» Source data
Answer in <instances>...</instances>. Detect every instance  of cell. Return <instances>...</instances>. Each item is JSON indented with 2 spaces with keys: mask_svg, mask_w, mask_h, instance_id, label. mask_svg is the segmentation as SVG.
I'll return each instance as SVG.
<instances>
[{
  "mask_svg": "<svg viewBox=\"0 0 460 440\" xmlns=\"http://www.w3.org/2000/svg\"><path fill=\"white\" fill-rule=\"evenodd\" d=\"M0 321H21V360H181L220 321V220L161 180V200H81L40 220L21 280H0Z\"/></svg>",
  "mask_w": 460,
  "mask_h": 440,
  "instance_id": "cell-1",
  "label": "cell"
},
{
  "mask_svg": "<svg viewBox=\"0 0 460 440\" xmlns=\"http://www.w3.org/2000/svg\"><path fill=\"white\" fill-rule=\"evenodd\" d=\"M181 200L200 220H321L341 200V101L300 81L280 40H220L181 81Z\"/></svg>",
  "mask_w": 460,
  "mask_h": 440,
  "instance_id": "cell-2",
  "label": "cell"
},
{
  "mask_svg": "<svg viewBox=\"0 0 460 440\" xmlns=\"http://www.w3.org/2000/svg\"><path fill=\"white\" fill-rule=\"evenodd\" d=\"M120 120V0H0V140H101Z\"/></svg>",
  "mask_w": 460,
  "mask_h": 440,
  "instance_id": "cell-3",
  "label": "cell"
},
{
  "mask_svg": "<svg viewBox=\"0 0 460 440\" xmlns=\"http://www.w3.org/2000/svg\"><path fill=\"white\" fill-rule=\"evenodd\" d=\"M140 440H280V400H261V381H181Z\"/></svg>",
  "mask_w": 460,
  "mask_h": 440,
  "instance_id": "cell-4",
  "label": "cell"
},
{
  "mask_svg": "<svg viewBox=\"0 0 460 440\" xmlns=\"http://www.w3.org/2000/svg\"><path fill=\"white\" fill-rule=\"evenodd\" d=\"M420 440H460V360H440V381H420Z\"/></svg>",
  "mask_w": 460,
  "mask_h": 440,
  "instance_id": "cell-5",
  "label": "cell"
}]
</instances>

» Challenge
Arrange every line of the material above as a numbered list, leaving out any blank lines.

» Correct output
1. Answer in <instances>...</instances>. Detect every instance  of cell. Return <instances>...</instances>. Each item is JSON indented with 2 spaces with keys: mask_svg, mask_w, mask_h, instance_id, label. mask_svg is the segmentation as SVG.
2. I'll return each instance as SVG.
3. <instances>
4. [{
5.   "mask_svg": "<svg viewBox=\"0 0 460 440\" xmlns=\"http://www.w3.org/2000/svg\"><path fill=\"white\" fill-rule=\"evenodd\" d=\"M0 321H21V360H181L220 321V220L161 180V200H81L40 220L21 280H0Z\"/></svg>",
6.   "mask_w": 460,
7.   "mask_h": 440,
8.   "instance_id": "cell-1",
9.   "label": "cell"
10. },
11. {
12.   "mask_svg": "<svg viewBox=\"0 0 460 440\" xmlns=\"http://www.w3.org/2000/svg\"><path fill=\"white\" fill-rule=\"evenodd\" d=\"M181 200L200 220H321L341 200V101L300 81L280 40H220L181 81Z\"/></svg>",
13.   "mask_w": 460,
14.   "mask_h": 440,
15.   "instance_id": "cell-2",
16.   "label": "cell"
17. },
18. {
19.   "mask_svg": "<svg viewBox=\"0 0 460 440\" xmlns=\"http://www.w3.org/2000/svg\"><path fill=\"white\" fill-rule=\"evenodd\" d=\"M120 120V0H0V140H101Z\"/></svg>",
20.   "mask_w": 460,
21.   "mask_h": 440,
22.   "instance_id": "cell-3",
23.   "label": "cell"
24. },
25. {
26.   "mask_svg": "<svg viewBox=\"0 0 460 440\" xmlns=\"http://www.w3.org/2000/svg\"><path fill=\"white\" fill-rule=\"evenodd\" d=\"M140 440H280V400H261V381H181Z\"/></svg>",
27.   "mask_w": 460,
28.   "mask_h": 440,
29.   "instance_id": "cell-4",
30.   "label": "cell"
31. },
32. {
33.   "mask_svg": "<svg viewBox=\"0 0 460 440\" xmlns=\"http://www.w3.org/2000/svg\"><path fill=\"white\" fill-rule=\"evenodd\" d=\"M420 440H460V360H440V381H420Z\"/></svg>",
34.   "mask_w": 460,
35.   "mask_h": 440,
36.   "instance_id": "cell-5",
37.   "label": "cell"
38. }]
39. </instances>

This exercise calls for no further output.